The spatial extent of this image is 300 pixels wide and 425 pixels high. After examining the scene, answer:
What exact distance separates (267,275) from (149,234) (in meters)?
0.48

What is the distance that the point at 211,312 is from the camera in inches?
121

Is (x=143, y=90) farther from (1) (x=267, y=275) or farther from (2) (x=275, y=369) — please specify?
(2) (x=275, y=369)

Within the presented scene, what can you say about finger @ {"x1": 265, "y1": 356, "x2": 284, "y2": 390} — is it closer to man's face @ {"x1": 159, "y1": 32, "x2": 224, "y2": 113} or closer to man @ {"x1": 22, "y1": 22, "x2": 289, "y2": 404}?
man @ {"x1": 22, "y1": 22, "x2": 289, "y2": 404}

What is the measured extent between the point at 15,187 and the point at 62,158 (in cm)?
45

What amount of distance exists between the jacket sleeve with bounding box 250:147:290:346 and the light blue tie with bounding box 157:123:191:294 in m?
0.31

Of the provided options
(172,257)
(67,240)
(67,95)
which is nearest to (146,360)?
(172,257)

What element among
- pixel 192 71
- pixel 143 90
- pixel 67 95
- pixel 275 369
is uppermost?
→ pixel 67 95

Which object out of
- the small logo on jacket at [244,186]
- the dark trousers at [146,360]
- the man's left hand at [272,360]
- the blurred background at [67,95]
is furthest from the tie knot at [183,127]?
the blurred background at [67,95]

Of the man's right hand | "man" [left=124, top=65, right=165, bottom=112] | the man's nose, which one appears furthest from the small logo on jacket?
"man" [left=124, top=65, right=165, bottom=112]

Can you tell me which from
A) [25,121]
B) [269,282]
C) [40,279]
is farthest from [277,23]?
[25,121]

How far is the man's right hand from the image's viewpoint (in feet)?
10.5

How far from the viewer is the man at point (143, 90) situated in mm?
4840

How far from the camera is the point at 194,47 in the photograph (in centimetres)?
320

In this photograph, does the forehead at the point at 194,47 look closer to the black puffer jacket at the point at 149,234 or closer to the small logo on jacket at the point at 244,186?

* * *

_WHAT THE TASK ASKS:_ Reproduce every line of the data verbatim.

_EXERCISE OUTPUT:_
The spatial extent of this image is 300 pixels wide and 425 pixels high. After examining the scene, answer:
What exact distance separates (267,275) from (149,234) (in meters)?
0.48

What is the distance that the point at 211,312 is from the camera in inches?
121

Is (x=143, y=90) farther from (1) (x=267, y=275) or farther from (2) (x=275, y=369) — please specify?
(2) (x=275, y=369)

Within the presented scene, what can you say about finger @ {"x1": 265, "y1": 356, "x2": 284, "y2": 390} — is it closer to man's face @ {"x1": 159, "y1": 32, "x2": 224, "y2": 113} or closer to man @ {"x1": 22, "y1": 22, "x2": 289, "y2": 404}?
man @ {"x1": 22, "y1": 22, "x2": 289, "y2": 404}

What is the measured extent between the point at 15,187 and the point at 62,158 (in cm)?
45

What amount of distance exists between the jacket sleeve with bounding box 250:147:290:346 and the light blue tie with bounding box 157:123:191:294 in m?
0.31

Of the provided options
(172,257)
(67,240)
(67,95)
which is nearest to (146,360)?
(172,257)

What element among
- pixel 192 71
- pixel 143 90
- pixel 67 95
- pixel 275 369
is uppermost?
→ pixel 67 95

Which object out of
- the small logo on jacket at [244,186]
- the dark trousers at [146,360]
- the man's left hand at [272,360]
- the blurred background at [67,95]
is furthest from the tie knot at [183,127]?
the blurred background at [67,95]

Of the man's right hand | "man" [left=124, top=65, right=165, bottom=112] | the man's nose, which one appears furthest from the small logo on jacket?
"man" [left=124, top=65, right=165, bottom=112]

Can you tell me which from
A) [25,121]
B) [269,282]
C) [40,279]
is farthest from [277,23]?
[25,121]

How far is the man's right hand from the image's viewpoint (in feet)?
10.5

How far from the viewer is the man at point (143, 90) situated in mm?
4840

How far from the camera is the point at 194,47 in the photograph (in centimetres)?
320

In this photograph, does the forehead at the point at 194,47 look closer to the black puffer jacket at the point at 149,234 or closer to the small logo on jacket at the point at 244,186?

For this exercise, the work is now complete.